* **Records of scene-based questions**:

****************

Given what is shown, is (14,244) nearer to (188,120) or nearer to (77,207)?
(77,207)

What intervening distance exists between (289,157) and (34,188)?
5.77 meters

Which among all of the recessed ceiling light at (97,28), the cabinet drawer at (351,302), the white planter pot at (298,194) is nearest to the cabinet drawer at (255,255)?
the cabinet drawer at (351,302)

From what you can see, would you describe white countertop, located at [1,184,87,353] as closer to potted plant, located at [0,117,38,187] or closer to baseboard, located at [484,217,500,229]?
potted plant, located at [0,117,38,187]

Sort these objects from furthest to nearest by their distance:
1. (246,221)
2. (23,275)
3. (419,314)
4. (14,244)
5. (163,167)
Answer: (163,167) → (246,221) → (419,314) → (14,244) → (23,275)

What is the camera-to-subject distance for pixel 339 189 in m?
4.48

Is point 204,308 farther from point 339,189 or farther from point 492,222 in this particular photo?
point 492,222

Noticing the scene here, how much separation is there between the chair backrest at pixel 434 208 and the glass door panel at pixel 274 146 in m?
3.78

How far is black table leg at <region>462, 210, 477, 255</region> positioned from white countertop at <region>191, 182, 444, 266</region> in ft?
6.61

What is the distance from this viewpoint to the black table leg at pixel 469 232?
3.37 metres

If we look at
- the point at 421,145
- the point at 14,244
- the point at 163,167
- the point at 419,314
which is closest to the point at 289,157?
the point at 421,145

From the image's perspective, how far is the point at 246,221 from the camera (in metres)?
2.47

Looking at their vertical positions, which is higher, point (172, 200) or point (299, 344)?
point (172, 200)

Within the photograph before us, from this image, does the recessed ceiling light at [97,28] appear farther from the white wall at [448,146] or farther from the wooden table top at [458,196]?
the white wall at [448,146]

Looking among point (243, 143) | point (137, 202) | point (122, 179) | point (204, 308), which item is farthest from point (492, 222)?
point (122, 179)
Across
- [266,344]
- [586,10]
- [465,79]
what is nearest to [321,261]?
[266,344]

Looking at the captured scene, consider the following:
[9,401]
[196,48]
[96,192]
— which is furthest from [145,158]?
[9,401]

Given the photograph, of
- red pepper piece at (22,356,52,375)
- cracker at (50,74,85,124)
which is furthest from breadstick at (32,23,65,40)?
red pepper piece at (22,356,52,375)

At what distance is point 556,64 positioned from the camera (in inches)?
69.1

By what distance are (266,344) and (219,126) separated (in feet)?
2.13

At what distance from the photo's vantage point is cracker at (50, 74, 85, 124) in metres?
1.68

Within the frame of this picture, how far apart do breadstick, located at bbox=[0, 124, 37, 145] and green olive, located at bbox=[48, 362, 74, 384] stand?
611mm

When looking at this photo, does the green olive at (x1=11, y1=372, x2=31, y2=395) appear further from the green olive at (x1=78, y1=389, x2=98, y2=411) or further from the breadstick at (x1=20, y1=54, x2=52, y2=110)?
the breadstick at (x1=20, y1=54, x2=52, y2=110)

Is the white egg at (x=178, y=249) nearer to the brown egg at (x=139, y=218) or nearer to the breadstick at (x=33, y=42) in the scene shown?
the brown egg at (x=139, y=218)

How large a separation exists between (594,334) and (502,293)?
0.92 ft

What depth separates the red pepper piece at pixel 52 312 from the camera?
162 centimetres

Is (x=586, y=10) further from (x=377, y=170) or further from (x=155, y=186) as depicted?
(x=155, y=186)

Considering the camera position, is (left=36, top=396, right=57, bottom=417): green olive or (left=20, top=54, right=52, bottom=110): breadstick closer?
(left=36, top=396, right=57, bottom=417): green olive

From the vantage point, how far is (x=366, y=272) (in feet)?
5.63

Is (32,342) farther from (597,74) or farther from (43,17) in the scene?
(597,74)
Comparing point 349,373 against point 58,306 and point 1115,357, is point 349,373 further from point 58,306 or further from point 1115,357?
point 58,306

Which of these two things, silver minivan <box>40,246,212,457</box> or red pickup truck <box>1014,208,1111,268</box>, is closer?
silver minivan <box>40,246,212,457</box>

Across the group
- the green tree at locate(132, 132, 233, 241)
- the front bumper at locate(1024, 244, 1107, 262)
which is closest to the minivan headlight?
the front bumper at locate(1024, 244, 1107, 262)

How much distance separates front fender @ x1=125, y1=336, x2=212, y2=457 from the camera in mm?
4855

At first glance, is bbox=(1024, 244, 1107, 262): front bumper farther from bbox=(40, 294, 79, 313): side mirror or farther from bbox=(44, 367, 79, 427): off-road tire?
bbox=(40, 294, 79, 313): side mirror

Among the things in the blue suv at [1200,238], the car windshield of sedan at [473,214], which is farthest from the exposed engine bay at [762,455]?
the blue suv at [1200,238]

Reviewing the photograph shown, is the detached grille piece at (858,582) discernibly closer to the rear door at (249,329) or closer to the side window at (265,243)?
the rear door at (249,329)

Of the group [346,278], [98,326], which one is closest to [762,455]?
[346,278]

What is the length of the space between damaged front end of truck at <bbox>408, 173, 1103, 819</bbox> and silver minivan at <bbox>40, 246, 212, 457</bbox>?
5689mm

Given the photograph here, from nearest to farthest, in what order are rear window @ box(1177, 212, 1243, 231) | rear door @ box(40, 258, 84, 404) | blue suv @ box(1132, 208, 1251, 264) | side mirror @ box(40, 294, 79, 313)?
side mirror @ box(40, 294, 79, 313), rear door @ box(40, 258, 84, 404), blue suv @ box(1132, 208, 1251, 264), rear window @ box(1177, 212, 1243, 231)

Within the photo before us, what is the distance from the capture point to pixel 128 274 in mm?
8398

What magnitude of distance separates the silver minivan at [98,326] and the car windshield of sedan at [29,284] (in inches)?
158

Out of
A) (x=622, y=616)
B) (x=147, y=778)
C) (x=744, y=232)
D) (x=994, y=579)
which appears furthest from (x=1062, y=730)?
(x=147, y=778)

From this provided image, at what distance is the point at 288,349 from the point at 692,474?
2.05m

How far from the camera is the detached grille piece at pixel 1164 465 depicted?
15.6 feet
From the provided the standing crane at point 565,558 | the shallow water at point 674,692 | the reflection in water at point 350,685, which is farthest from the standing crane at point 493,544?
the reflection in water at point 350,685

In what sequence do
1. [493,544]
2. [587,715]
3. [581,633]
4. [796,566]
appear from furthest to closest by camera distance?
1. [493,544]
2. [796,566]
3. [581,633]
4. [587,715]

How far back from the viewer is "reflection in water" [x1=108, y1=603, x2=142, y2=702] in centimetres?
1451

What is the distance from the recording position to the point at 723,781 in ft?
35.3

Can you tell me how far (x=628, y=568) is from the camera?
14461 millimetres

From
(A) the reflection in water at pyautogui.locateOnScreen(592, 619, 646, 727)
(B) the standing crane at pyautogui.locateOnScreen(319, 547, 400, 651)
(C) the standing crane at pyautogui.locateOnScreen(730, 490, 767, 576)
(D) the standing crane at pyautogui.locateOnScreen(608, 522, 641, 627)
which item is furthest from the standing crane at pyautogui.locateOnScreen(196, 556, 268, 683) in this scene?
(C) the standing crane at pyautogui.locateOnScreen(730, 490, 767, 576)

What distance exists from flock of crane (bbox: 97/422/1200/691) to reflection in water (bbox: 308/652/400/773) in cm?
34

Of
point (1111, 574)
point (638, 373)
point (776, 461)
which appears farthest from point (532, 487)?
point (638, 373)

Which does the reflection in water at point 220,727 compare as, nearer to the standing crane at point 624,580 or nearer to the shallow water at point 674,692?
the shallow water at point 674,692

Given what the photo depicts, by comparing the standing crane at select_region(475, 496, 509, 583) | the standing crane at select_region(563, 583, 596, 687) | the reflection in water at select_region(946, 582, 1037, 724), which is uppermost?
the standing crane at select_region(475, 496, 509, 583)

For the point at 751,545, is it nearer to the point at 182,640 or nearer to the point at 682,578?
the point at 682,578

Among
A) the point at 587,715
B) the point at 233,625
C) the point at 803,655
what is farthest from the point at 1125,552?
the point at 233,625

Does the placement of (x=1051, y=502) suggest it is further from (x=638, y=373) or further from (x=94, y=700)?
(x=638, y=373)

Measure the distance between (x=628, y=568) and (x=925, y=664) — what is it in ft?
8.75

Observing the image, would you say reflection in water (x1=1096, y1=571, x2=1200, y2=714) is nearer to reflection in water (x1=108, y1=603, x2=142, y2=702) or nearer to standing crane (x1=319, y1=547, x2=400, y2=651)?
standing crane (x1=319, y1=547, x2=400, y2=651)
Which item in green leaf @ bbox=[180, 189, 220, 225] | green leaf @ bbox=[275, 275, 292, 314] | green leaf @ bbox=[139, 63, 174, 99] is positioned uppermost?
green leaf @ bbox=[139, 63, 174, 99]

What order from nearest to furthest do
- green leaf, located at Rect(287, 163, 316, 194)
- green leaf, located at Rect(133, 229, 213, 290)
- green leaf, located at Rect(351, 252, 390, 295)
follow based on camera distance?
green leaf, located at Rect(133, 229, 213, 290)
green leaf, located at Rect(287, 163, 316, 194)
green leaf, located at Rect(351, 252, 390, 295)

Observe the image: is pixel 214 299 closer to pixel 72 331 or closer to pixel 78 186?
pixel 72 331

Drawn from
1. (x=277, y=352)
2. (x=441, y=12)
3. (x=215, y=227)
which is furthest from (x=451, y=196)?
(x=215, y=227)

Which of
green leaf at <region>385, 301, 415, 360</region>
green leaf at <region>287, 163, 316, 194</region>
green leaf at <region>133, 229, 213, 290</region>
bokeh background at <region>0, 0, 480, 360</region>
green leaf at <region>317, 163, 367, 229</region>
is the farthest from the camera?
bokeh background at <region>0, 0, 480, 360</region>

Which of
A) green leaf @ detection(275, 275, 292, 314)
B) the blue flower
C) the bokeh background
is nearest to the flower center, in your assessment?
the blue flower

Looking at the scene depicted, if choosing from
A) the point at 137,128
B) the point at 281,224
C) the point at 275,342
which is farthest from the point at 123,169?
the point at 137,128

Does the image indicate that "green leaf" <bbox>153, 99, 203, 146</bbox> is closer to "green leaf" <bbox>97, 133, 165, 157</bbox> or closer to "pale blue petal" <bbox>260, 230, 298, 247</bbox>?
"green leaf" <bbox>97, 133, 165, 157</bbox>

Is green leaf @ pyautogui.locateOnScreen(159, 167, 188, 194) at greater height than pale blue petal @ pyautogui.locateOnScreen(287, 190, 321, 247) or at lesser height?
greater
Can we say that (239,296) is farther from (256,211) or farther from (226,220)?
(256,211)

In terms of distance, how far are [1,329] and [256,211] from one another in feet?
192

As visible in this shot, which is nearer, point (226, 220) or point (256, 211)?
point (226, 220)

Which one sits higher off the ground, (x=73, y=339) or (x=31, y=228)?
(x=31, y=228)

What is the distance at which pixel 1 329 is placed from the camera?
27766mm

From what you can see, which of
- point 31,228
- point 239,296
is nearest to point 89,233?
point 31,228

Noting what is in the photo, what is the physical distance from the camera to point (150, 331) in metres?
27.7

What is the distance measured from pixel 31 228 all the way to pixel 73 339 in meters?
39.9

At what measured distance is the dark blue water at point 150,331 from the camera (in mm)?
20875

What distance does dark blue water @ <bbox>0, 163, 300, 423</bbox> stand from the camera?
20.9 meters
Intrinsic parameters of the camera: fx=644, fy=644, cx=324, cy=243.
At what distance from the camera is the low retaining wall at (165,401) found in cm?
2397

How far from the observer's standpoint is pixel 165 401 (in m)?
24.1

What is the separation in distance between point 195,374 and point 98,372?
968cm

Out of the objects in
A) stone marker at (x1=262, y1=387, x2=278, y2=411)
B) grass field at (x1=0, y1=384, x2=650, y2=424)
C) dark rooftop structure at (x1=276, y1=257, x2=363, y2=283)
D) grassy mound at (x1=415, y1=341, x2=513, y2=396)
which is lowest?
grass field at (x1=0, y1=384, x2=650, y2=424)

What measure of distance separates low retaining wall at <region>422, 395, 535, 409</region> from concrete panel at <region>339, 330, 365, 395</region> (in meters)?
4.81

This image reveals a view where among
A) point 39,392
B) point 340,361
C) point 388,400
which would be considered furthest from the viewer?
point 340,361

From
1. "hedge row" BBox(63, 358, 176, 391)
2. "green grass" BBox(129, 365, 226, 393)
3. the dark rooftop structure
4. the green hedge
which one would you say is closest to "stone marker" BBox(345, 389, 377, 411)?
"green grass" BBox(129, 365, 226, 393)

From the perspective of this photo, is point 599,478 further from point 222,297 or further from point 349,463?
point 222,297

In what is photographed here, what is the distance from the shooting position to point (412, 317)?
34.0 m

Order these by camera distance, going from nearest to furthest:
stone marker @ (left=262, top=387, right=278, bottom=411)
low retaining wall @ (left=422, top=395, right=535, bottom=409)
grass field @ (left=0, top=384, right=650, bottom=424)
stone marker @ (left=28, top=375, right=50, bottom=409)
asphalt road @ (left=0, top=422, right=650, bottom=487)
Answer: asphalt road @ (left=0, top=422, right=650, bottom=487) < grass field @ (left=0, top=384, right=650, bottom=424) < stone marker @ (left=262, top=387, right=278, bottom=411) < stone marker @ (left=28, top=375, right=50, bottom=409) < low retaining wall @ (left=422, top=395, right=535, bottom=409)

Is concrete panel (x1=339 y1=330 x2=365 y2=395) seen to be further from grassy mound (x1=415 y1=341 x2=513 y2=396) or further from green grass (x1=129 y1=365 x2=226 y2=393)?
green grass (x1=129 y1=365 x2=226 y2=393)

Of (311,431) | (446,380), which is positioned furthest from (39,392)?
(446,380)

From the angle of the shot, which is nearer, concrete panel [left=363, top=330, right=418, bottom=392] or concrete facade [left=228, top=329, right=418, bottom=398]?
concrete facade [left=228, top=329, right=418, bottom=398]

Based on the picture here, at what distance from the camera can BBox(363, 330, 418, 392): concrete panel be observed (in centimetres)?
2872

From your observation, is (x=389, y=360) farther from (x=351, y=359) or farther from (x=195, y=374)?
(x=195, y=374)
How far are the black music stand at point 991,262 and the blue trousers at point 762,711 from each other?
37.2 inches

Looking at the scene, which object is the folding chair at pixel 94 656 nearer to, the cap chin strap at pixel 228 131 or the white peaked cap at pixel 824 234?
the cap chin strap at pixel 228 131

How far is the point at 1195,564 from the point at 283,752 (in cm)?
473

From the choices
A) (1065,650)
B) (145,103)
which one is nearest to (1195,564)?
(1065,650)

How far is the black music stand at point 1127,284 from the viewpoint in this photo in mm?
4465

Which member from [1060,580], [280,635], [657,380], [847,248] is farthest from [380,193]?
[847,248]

****************

* **PROBLEM DETAILS**: Reproduce, word for word, every line starting at the line that contains "From the angle" and ending with the final line of the entries.

* **TASK RESULT**:
From the angle of the shot, which is nearer, concrete panel [left=363, top=330, right=418, bottom=392] or concrete facade [left=228, top=329, right=418, bottom=398]?
concrete facade [left=228, top=329, right=418, bottom=398]

Based on the picture here, at what distance from the camera can BBox(363, 330, 418, 392): concrete panel be observed (in centimetres)?
2872

From your observation, is (x=389, y=360) farther from (x=351, y=359) or farther from (x=195, y=374)?
(x=195, y=374)
How far are the black music stand at point 991,262 and the blue trousers at point 762,711 from each other?
37.2 inches

Looking at the scene, which object is the folding chair at pixel 94 656 nearer to, the cap chin strap at pixel 228 131 or the white peaked cap at pixel 824 234?
the cap chin strap at pixel 228 131

How far is the point at 1195,564 from the point at 283,752 (in cm)?
473

From the choices
A) (1065,650)
B) (145,103)
which one is nearest to (1195,564)?
(1065,650)

How far is the black music stand at point 1127,284 from the viewpoint in this photo in mm?
4465

Which member from [1060,580], [280,635], [657,380], [847,248] is farthest from [380,193]?
[847,248]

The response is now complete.